Other Commonwealth countries receiving Chinese military training include Cameroon, Rwanda, and Guyana. In Barbados, the PLA is making growing donations to the armed forces, whose members are also joining training courses in China.
When Commonwealth soldiers are in China they are often induced to make ‘public commitments’ in the state-run press. Commonwealth soldiers interviewed by the nationalist Global Times in 2019 have expressed admiration for China’s development, criticising the West’s attitude towards both China and their own countries. Nigerian sailors studying in China criticised the methods the United States uses to help fight Boko Haram and suggested China will have the most powerful military in the world by 2050. Military programmes even aim to persuade Commonwealth officers that China has a better human rights record than the West.

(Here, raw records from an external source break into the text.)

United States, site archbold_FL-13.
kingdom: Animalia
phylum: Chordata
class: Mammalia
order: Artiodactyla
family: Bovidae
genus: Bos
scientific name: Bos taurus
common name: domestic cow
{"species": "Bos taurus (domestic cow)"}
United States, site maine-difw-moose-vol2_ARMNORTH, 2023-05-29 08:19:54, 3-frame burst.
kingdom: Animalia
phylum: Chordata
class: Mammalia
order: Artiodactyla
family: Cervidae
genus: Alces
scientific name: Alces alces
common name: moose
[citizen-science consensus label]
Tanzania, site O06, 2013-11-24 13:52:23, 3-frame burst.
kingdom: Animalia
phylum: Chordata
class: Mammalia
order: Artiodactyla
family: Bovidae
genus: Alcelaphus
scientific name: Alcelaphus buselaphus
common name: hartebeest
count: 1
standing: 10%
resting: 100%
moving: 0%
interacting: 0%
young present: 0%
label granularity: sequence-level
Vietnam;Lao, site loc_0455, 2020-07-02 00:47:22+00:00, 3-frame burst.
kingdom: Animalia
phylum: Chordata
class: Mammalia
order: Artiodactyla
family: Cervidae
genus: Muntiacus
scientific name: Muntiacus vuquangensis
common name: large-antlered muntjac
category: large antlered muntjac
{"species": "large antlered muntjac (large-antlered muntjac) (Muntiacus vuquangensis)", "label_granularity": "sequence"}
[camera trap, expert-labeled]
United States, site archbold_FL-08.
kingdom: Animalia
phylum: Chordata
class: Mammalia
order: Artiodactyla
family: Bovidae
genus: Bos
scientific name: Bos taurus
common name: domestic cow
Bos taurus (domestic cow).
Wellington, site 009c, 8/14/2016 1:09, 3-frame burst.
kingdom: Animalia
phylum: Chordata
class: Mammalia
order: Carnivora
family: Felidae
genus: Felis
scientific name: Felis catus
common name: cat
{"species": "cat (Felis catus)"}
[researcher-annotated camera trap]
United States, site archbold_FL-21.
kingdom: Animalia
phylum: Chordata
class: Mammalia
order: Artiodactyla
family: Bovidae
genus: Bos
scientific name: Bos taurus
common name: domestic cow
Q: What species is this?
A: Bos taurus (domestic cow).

In ex-Commonwealth Zimbabwe, China’s influence goes much further. There is evidence to suggest that the historic relationship China has developed with the country’s military may have allowed Beijing to help determine the government itself. Before leading the coup that ousted Robert Mugabe, Emmerson Mnangagwa visited China, where he was joined by the Zimbabwean general Constantino Chiwenga. When the two returned they moved against ‘Old Man’ Mugabe.
Mnangagwa claims to have been friendly with four generations of Chinese leaders: he and Chiwenga both received military training in China and were tied to its business projects in Zimbabwe.
After Mugabe was ousted, western investors welcomed the opportunity to invest in Zimbabwe again. But they must now negotiate Mnangagwa’s ‘hybrid economy’ – a military-civil corporatism run on Chinese lines. Zimbabwe’s security forces have resumed their routine violence against civilians and the country’s 2018 application to re-join the Commonwealth is being discussed.
Zimbabwe may be an extreme case, but using military education to influence countries around the world is now standard practice for Beijing. China’s military education programmes were first formed in the 1950s when the communist state tried to influence anti-colonial movements in the third world. Chinese military influence subsequently declined in importance until Beijing’s recent turn towards greater expansionism.
But Commonwealth governments are now sending growing numbers of soldiers to train in China. Officers who are seen as future high-fliers are sent to study at elite institutes like the National University of Defence Technology in Hunan province, an institution whose research links to UK universities have been documented elsewhere.
China is paying ever more attention to countries which the UK has been neglecting for decades. The fact that the Barbadian High Commission sits on a dingy side street off Tottenham Court Road will not have helped endear its dignitaries to Britain.
China’s expanding military training programmes are likely to have a serious impact on the democracy and governance of Commonwealth countries. With the UK beginning to look outward once again, the Commonwealth should also examine how best it can promote liberal and democratic norms in the years ahead.